Written request -
Set down the data below word for word, starting at the line that contains "At what distance from the" and continuing down to the line that contains "point (139, 176) <", including both of those lines.

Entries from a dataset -
======

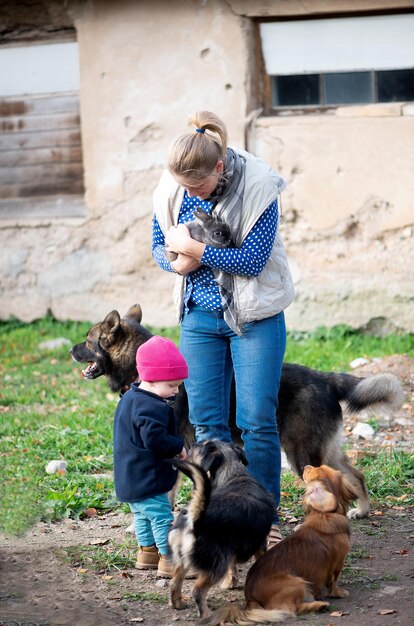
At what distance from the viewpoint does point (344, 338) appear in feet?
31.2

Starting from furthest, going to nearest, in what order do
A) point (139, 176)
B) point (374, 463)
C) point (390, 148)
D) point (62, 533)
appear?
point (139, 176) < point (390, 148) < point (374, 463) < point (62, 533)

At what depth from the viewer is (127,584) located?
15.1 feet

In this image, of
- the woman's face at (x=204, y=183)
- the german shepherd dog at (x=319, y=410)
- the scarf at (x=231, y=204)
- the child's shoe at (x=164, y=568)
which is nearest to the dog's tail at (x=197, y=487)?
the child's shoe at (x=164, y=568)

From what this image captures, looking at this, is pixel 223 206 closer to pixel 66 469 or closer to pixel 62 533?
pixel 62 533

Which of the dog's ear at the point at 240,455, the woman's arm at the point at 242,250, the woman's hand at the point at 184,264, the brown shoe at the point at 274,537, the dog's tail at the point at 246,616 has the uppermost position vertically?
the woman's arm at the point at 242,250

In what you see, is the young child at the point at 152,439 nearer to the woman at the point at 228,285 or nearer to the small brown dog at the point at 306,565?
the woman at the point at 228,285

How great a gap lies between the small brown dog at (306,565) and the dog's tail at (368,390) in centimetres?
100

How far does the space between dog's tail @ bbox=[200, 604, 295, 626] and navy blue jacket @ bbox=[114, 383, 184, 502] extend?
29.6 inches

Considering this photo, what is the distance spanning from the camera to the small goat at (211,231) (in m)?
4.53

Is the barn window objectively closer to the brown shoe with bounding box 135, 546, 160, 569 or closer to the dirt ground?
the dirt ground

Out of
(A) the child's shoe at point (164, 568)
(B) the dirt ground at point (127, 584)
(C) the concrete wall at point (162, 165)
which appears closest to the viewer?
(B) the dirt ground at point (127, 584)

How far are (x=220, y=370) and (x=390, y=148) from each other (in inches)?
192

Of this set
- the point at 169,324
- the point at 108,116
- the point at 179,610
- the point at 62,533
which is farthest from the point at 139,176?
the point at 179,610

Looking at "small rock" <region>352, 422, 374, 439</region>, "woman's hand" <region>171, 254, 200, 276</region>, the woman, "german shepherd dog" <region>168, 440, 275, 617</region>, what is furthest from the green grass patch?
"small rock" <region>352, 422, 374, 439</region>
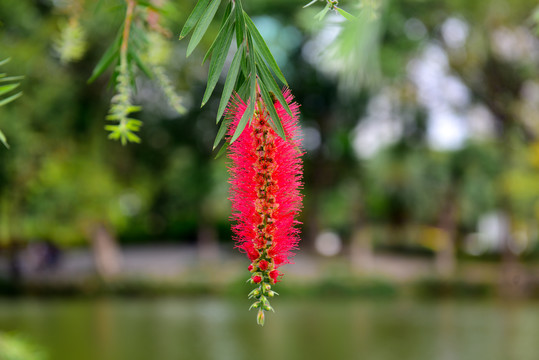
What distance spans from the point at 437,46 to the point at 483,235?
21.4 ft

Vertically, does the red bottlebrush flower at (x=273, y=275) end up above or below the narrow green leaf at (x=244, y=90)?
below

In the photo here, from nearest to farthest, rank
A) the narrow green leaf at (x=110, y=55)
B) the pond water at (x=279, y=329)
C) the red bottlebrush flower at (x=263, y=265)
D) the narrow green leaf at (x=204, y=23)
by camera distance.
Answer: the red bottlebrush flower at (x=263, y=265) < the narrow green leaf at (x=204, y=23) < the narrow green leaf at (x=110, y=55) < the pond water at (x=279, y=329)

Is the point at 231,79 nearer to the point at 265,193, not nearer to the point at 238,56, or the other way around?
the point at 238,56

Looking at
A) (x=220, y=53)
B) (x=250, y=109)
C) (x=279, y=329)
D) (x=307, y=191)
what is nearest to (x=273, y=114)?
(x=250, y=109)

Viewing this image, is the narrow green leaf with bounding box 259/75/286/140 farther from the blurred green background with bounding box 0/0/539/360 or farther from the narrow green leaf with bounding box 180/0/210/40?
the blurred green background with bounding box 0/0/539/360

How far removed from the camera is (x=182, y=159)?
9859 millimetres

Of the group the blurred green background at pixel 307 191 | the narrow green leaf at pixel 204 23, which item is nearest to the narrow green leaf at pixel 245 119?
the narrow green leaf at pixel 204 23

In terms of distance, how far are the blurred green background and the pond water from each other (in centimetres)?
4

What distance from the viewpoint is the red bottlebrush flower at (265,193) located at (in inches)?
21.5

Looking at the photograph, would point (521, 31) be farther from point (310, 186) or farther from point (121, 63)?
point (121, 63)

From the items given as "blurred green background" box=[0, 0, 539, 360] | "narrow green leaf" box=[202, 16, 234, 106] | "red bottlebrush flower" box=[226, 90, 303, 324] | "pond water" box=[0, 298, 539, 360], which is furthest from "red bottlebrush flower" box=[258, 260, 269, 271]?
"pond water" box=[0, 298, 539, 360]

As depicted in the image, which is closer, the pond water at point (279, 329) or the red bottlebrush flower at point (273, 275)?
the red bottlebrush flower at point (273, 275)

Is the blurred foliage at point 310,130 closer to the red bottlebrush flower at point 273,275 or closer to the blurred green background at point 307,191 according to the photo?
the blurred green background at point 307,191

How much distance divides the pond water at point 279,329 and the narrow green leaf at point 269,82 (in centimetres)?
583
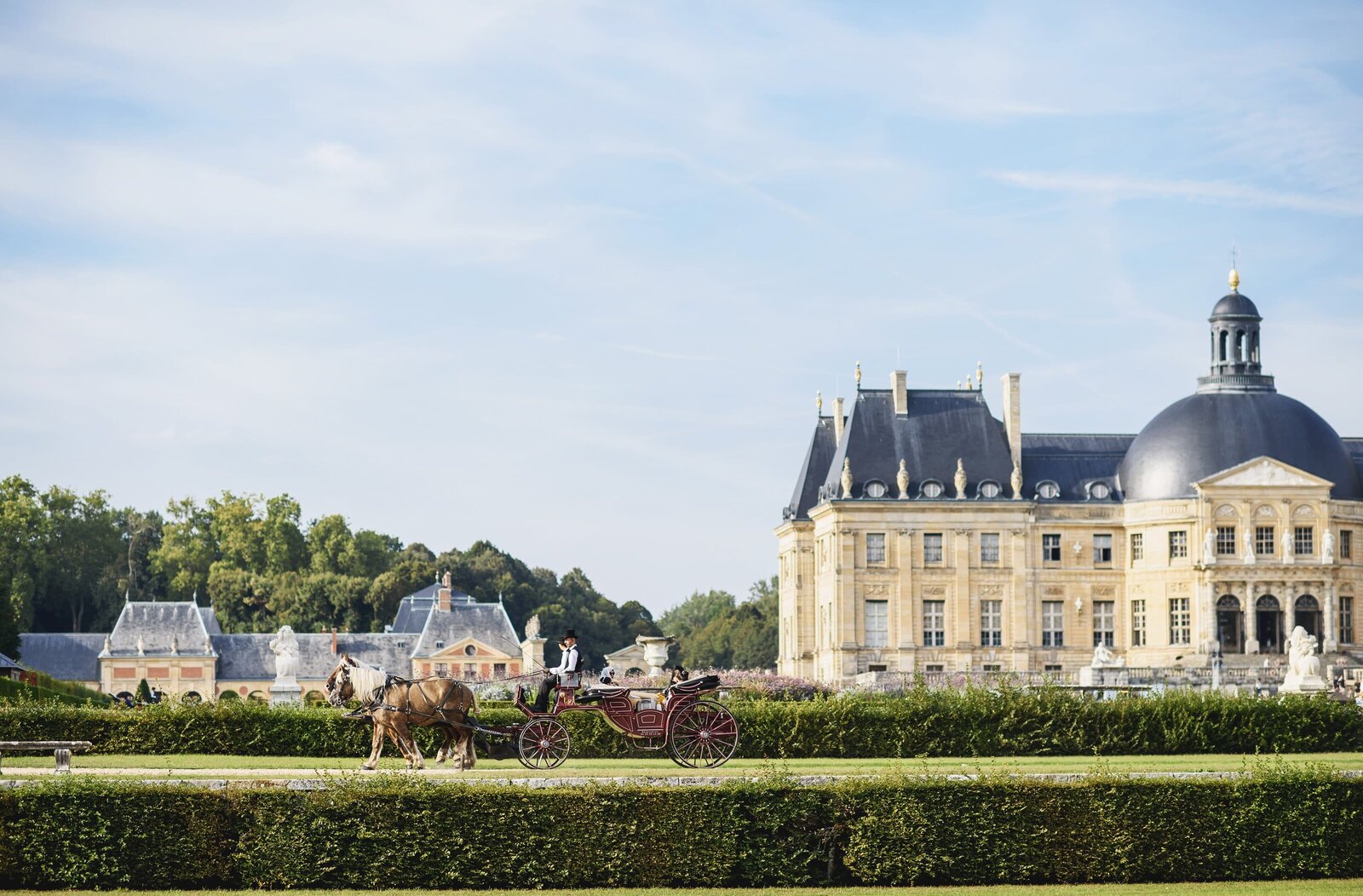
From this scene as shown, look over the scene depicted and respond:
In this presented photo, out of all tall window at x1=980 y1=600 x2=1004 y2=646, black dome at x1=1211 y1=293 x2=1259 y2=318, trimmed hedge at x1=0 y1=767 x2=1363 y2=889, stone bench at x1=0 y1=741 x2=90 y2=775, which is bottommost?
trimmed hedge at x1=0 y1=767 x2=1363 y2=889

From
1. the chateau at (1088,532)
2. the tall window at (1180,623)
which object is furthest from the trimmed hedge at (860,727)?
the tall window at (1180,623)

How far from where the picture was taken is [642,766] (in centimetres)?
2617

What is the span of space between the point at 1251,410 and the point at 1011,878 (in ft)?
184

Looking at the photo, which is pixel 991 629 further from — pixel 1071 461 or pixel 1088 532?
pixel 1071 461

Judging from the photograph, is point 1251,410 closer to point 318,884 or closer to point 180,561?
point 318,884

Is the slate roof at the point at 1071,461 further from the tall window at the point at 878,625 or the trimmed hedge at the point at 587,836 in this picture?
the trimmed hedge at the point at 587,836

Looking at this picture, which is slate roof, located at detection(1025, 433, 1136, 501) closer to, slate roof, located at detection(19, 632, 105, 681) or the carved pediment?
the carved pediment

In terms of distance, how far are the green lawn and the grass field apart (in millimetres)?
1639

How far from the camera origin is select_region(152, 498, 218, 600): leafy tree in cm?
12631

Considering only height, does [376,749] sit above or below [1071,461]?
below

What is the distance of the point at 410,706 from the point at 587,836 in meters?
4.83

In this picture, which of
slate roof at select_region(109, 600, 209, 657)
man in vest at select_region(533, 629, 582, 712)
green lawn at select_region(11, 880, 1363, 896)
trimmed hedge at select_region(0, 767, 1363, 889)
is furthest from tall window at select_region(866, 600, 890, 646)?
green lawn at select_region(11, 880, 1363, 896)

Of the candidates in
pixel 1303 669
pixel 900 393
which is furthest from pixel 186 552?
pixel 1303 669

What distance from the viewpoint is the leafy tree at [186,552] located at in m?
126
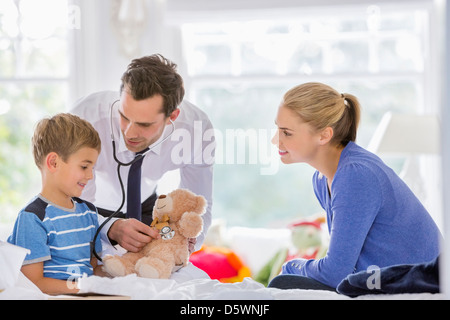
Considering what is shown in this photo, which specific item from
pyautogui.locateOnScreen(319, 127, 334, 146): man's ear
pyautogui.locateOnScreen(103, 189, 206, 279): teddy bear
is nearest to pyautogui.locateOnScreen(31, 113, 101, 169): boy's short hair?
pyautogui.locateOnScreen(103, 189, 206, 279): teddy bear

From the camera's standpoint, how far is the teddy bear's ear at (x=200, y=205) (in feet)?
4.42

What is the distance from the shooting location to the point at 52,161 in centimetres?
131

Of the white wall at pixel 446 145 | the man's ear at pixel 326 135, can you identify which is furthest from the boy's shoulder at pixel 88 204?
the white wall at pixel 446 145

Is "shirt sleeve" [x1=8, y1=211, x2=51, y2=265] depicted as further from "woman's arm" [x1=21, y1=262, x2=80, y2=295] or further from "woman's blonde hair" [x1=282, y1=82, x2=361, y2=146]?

======

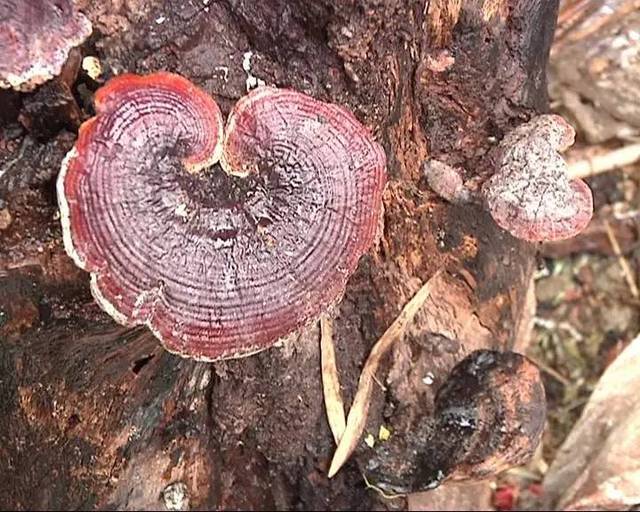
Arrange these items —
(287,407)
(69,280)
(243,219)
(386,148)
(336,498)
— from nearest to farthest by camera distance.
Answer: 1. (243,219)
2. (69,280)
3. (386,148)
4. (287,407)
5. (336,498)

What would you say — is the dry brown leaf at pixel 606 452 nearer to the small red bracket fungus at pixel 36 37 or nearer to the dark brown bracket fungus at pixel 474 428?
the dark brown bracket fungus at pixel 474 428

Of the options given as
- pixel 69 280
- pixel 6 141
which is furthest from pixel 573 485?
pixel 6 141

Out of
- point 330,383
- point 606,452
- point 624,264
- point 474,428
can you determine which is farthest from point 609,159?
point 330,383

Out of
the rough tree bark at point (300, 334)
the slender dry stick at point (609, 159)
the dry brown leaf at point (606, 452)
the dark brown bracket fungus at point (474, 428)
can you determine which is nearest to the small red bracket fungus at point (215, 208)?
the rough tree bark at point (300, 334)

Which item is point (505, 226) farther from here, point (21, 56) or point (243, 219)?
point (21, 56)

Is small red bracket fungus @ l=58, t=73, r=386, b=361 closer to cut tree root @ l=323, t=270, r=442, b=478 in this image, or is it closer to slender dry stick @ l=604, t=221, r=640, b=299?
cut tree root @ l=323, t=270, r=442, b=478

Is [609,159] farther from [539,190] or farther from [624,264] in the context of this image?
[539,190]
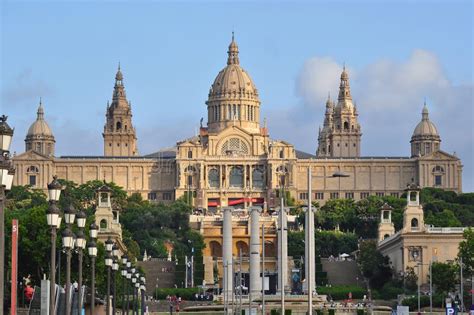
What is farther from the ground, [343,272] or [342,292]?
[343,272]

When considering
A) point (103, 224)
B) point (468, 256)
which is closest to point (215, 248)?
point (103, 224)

======

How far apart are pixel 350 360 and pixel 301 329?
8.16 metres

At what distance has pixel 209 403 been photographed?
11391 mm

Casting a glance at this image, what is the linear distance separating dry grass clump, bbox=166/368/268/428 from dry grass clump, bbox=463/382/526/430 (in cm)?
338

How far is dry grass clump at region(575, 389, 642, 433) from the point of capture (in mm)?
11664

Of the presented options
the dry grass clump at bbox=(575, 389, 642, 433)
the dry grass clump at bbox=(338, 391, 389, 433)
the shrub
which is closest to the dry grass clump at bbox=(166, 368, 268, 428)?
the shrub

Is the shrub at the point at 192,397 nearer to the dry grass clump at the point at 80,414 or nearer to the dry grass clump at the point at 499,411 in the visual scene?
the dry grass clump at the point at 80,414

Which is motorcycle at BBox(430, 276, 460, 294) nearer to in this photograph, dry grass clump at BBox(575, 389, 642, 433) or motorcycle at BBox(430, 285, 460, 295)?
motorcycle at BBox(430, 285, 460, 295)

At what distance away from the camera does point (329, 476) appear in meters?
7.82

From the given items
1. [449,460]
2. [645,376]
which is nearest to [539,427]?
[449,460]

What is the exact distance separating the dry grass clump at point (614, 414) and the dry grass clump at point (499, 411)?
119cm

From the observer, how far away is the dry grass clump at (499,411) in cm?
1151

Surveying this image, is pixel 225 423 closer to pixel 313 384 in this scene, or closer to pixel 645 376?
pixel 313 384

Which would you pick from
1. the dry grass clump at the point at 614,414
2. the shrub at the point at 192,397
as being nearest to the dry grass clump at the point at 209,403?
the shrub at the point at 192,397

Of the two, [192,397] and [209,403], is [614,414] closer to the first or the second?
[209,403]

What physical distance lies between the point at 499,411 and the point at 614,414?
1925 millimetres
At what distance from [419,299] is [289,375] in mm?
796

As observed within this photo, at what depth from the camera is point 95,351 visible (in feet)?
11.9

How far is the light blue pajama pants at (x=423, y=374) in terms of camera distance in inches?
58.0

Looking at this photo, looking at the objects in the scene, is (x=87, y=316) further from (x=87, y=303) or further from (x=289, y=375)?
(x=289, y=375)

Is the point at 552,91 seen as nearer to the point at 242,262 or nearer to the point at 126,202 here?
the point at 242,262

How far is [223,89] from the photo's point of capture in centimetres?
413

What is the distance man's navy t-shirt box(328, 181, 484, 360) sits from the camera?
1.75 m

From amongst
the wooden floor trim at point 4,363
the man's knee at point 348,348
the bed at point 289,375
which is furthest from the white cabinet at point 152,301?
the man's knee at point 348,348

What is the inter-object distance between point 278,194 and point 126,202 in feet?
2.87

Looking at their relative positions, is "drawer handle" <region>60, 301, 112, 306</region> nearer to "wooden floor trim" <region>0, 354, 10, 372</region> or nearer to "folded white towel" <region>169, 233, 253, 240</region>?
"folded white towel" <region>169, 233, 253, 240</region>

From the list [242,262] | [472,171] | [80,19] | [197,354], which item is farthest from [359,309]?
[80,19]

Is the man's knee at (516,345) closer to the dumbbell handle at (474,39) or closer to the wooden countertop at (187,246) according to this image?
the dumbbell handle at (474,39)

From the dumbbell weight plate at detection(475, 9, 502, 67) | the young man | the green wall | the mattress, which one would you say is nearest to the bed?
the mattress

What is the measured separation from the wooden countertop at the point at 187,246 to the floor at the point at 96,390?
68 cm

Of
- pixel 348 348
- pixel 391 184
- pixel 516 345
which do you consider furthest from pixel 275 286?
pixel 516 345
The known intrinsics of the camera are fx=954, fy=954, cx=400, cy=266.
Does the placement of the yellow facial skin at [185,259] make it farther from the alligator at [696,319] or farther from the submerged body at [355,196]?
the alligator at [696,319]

======

Expected answer -
At what distance from the viewpoint does point (344, 338) appear in feet?
31.2

Starting from furthest, going to nearest, in what order do
A) point (139, 176)
B) point (374, 463)
C) point (390, 148)
D) point (62, 533)
appear?
point (139, 176) < point (390, 148) < point (374, 463) < point (62, 533)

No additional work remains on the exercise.